Пауза. Потом шаги — удаляющиеся.
Татьяна лежала в полутьме. За окном потемнело — значит, она спала несколько часов. Аппаратура пищала. Капельница капала.
Кто приходил — она не знала. Не посмотрела. Не успела.
Потом подумала: успеется. Никуда не денется.
Потом подумала ещё раз, уже другим слоем, глубже: почему я так подумала? Почему — никуда не денется? Он всегда был здесь. Всегда приходил. Почему я...
Мысль снова ушла.
Может, просто слабость. Восемь месяцев — это долго, это очень долго, мозг работает не так, мысли рассыпаются. Это нормально. Сергей Леонидович сказал — всё нормально.
Она велела себе не думать.
Тело с облегчением согласилось.
Ночью приснилась бабушка.
Не размытая, не голос из воды — настоящая баба Матрёна, которую Татьяна помнила: маленькая, быстрая, с руками, вечно пахнущими травой. Она сидела за своим столом — тем, дубовым, рассохшимся, за которым Татьяна в детстве делала уроки, — и что-то писала. Скрипело перо. Или ручка. Татьяна не могла разобрать.
— Бабушка, — сказала она.
Баба Матрёна подняла голову. Посмотрела — не тем взглядом, которым смотрят на внучку, а тем, которым, наверное, смотрят на что-то важное, что нужно успеть сказать.
— Всё записано, Танюша, — сказала она. — Ищи.
— Что искать? — спросила Татьяна.
Но бабушка уже смотрела в свои бумаги. Перо скрипело.
Татьяна стояла и ждала. Потом поняла, что больше ничего не будет, что это всё, что она получит, — и проснулась с ощущением, которое не могла назвать. Не тревога. Не горе. Что-то острее и тише одновременно.
За окном начинало светать. Серое сменялось чуть менее серым.
Она долго смотрела на этот переход.
Всё записано. Ищи.
Бабушка умерла шесть лет назад. Татьяна не была на похоронах — они с Сашей тогда были в Греции, она узнала по звонку, ревела в ванной гостиничного номера, пока Саша стучал в дверь и спрашивал, выйдет ли она к завтраку. Домой в Барнаул она поехала через месяц — уладить документы, продать дом. Не продала. Не смогла.
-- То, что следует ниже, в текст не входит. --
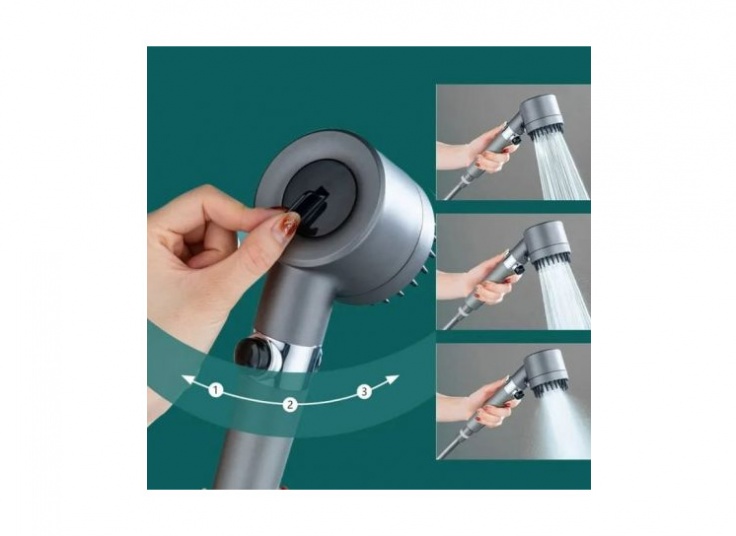 1
2
3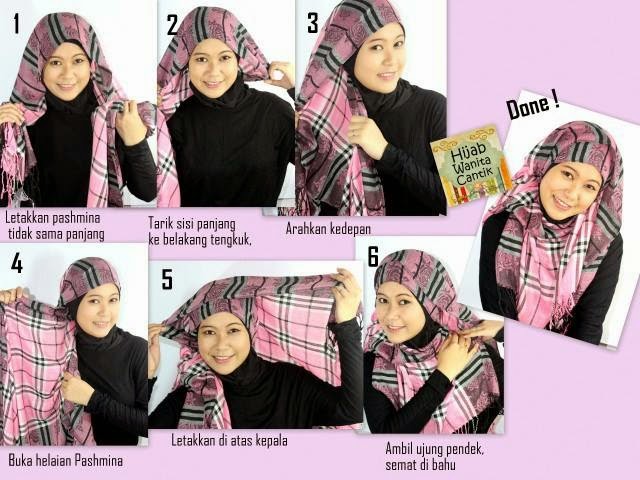 1

Letakkan pashmina tidak sama panjang

2

Tarik sisi panjang ke belakang tengkuk,

3

Arahkan kedepan

Done !

Hijab Wanita Cantik

4

Buka helaian Pashmina

5

Letakkan di atas kepala

6

Ambil ujung pendek, semat di bahu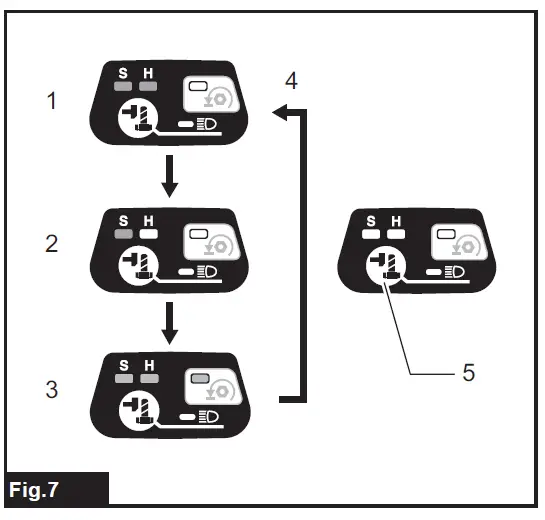 1
S H

4

2
S H

S H

3
S H

5

Fig.7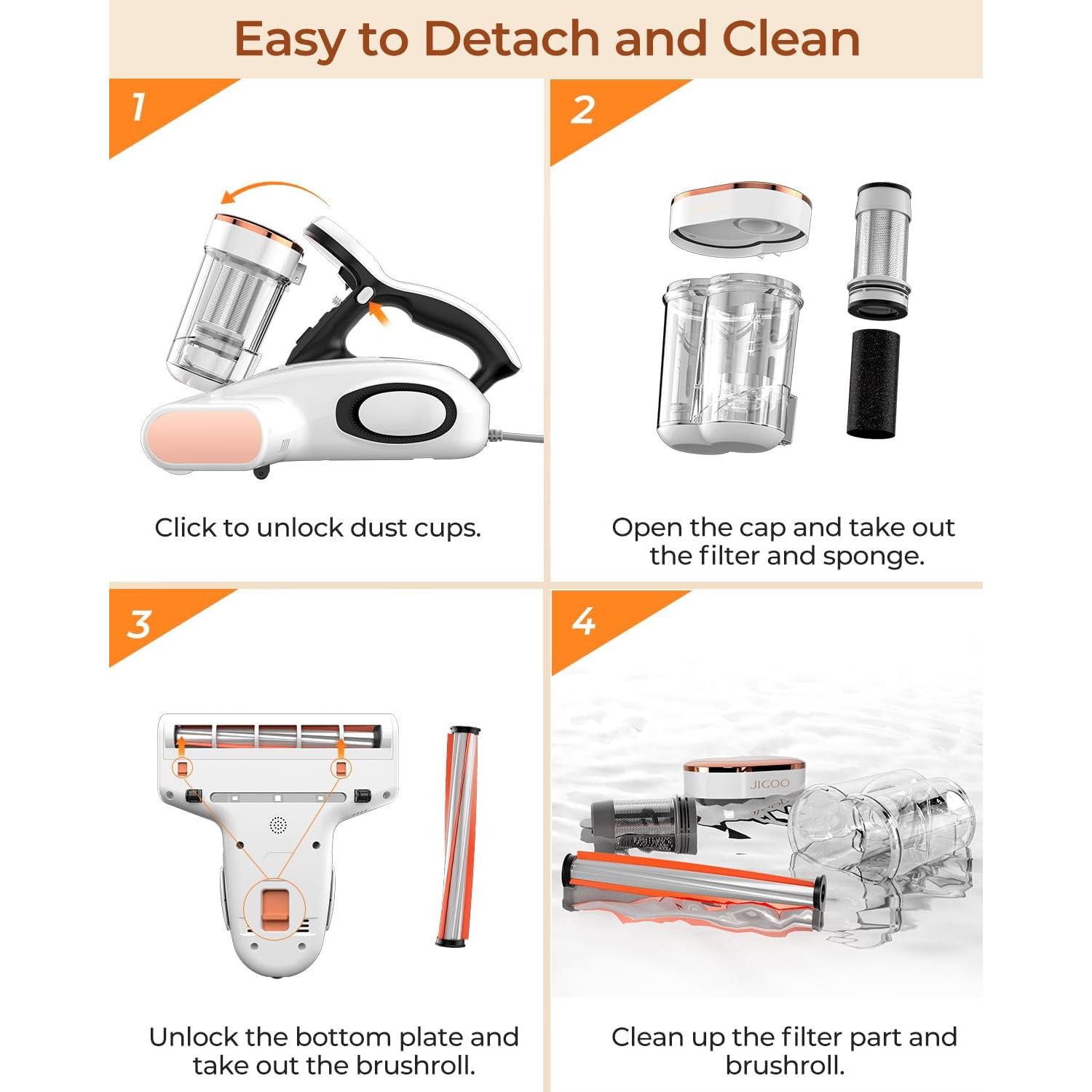 Easy to Detach and Clean

1

Click to unlock dust cups.

2

Open the cap and take out the filter and sponge.

3

Unlock the bottom plate and take out the brushroll.

4

JIGOO

Clean up the filter part and brushroll.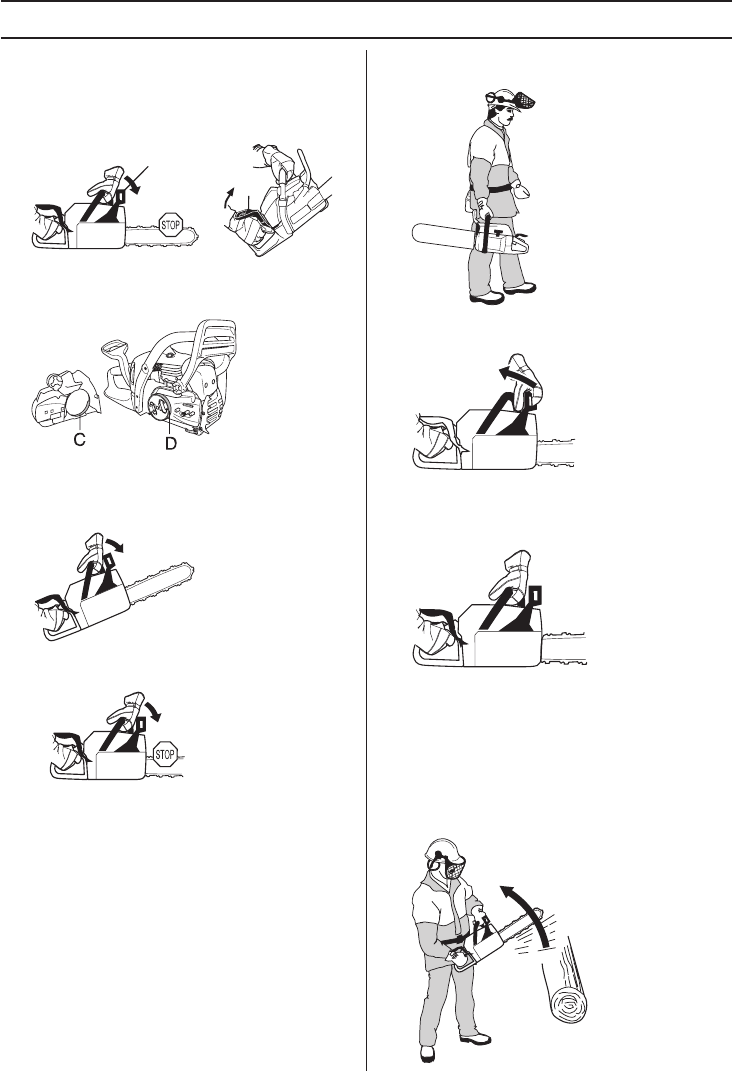 STOP

C

D

STOP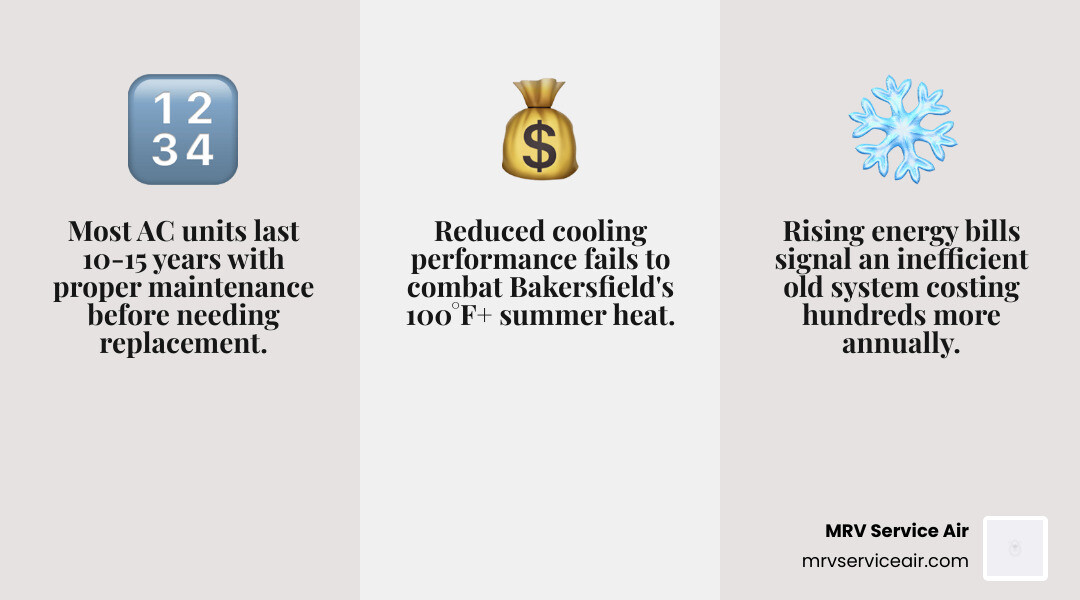 1 2
3 4

Most AC units last 10-15 years with proper maintenance before needing replacement.

$

Reduced cooling performance fails to combat Bakersfield's 100°F+ summer heat.

Rising energy bills signal an inefficient old system costing hundreds more annually.

MRV Service Air
mrvserviceair.com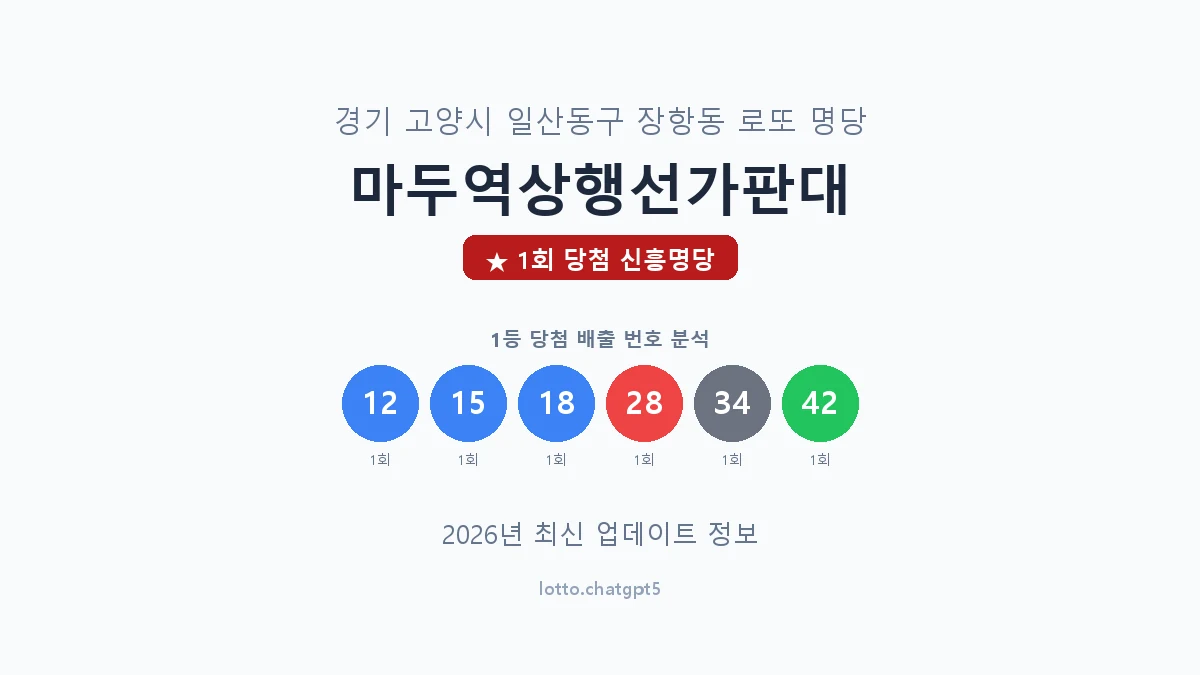 경기 고양시 일산동구 장항동 로또 명당

마두역상행선가판대

★ 1회 당첨 신흥명당

1등 당첨 배출 번호 분석

12 15 18 28 34 42

1회 1회 1회 1회 1회 1회

2026년 최신 업데이트 정보

lotto.chatgpt5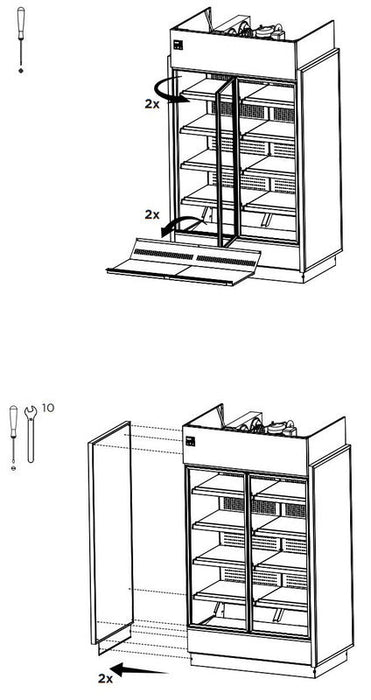 2x

2x

10

2x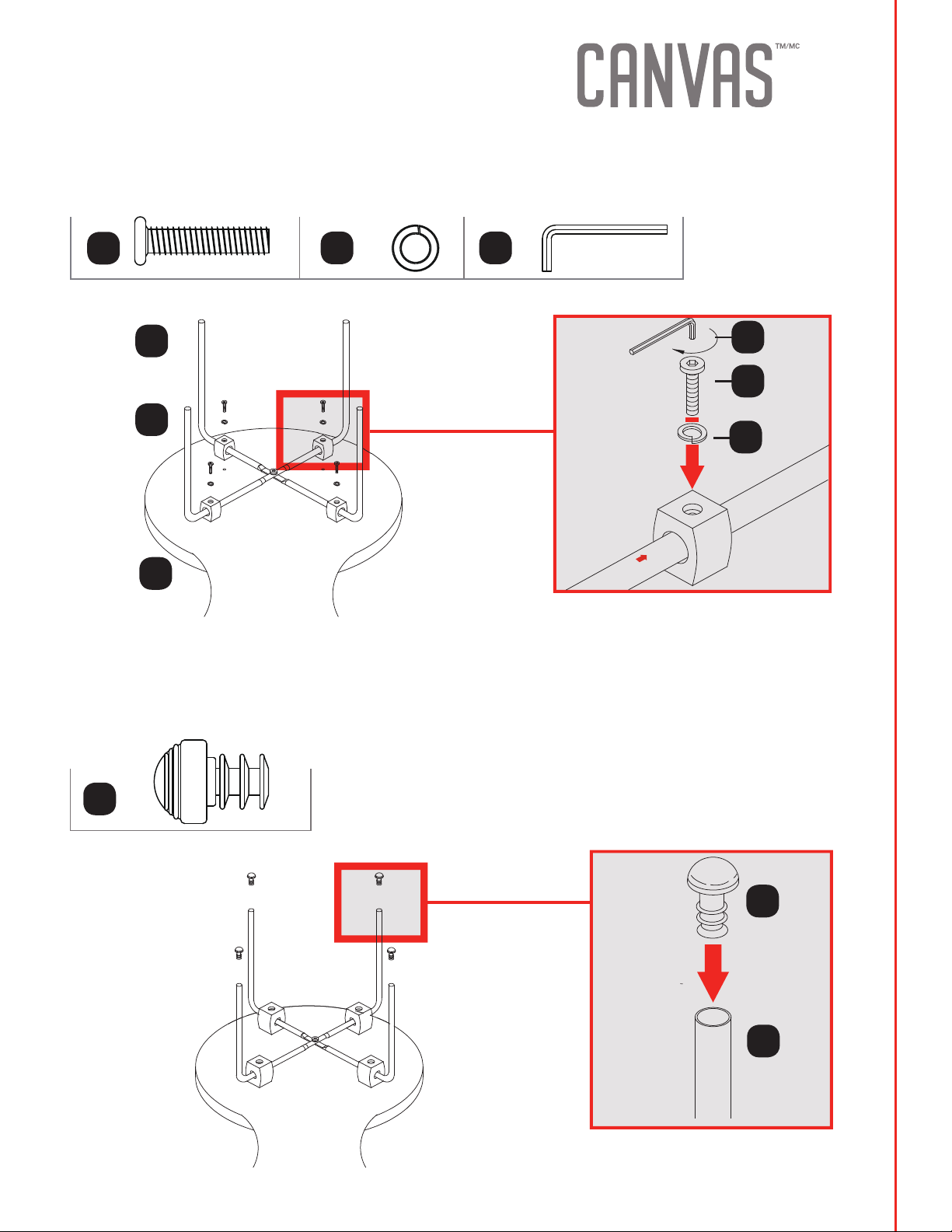 CANVAS™/MC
Дом так и стоял — с соседкой, которая приглядывала, с бабушкиными вещами, которые никуда не делись.
Всё записано.
Татьяна отвернулась от окна.
Надо было позвонить Саше. Или медсестра позвонит — они, наверное, уже звонят, у них номера родственников. Он узнает и приедет, и всё встанет на места, и не будет этого странного ощущения, что что-то не так.
Она попробовала снова сжать пальцы. Все пять — медленно, но послушались.
Хорошо.
Значит, она жива.
Значит, восемь месяцев прошли, и она не осталась там, в тёмной воде, — хотя часть её до сих пор не понимает, радоваться этому или нет.
За дверью снова послышались шаги. Начинался больничный день — такой же белый, такой же равнодушный, такой же правильно устроенный, как этот потолок с трещиной, которая никуда не ведёт.
Татьяна смотрела на неё и ждала.
Она не знала чего.
Чего-то, что бабушка велела искать.
Или просто — чего-нибудь, что объяснит, почему, думая о Саше, она не чувствует ничего, кроме этой тихой, пустой, совершенно непонятной тревоги.